Poorna: Scaling impossible heights with grace

A steady strain of hope, warmth and goodness prevents Poorna from becoming downbeat

Published - March 30, 2017 08:43 pm IST

There’s a scene in Poorna where a group of young, underprivileged girls is playing a game of who is the poorest of us all. The protagonist, Poorna wins the day by stating that she is so impoverished that even her name features the word poor. It’s a situation which could have played out utterly sordid but filmmaker Rahul Bose turns it around with some ready wit and humour, which, ironically, makes things even more aching and leaves the audience feeling implicated in the girls’ plight.

Inspired from the life of Poorna Malavath, from a hard-up tribal family in Telengana, who became the youngest girl to scale Mount Everest, Poorna is not downbeat as most narratives of poverty are wont to. There’s a steady strain of hope, warmth and goodness.

Even in the face of the most ugly problems and injustices of life Poorna gets the support of many good souls. Far too many good ones actually to stretch this writer’s cynicism. There is a determined heroine at the centre, the familiar and obvious “underdog winning the day with sheer grit and determination” blueprint of sports films (didn’t we see Phiona in Queen of Katwe just a few months back), the righteous tagline—“Ladkiyan kuchh bhi kar sakti hain (Girls can do anything)”—and all round earnestness and contrivances aplenty. All of them could have easily detracted but the film has a genuine, gentle, heartfelt core that keeps the audience emotionally invested. It is elevated by its sheer simplicity, restraint and an overpowering vibe of empathy.

Much of it stems from the lead roles and performances. There are no false notes here. And it’s not to do with Aditi Inamdar’s sincere and persuasive turn as Poorna alone. There’s also the irresistible S.Mariya as her feisty confidante and cousin Priya. Their camaraderie and deep bonding is so real and credible that you can’t help not feel for them.

There’s something equally compelling in Poorna’s relationship with the empathetic bureaucrat Dr R. S. Praveen Kumar (Rahul Bose), the man who shapes her life.
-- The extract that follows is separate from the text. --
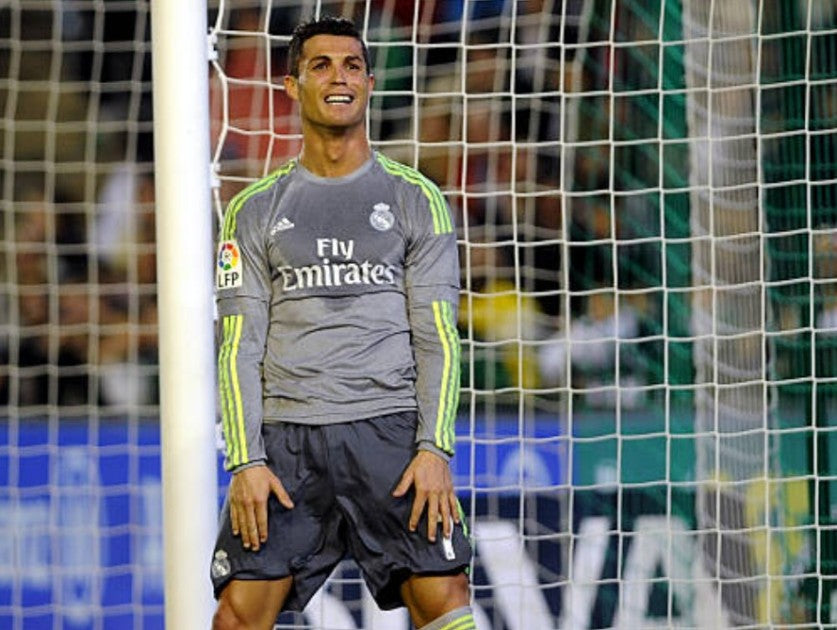 ADIDAS CRISTIANO RONALDO REAL MADRID JERSEY DE VISITA 2015/16 7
The IPS officer, who opts to work in social welfare department, shares a deep affection with Poorna despite a cordial, respectful distance. What’s most heartening is the unprompted egalitarianism underlining it. He might be the guiding light but the choice to her future lies entirely with Poorna. “The decision is yours, no one else’s,” he tells her.

It’s good to note, Bose coming a full circle of sorts with his second directorial venture – from first being introduced to him as an actor — the young, urbane bureaucrat lost in small town India in Dev Benegal’s English, August (1994) based on the Upamanyu Chatterjee novel. In Poorna that idealistic civil servant gets more surefooted with the inescapable chaos of a young mountaineer’s journey.

Despite the low budget Poorna does a fair, if not extraordinary, job of bringing mountaineering on to the big screen. But then the film is equally, if not more, about neglected towns like Pakala and Bhongir. And scaling impossible heights is ultimately a metaphor—about becoming the vital road that can link these forsaken boondocks with civilisation.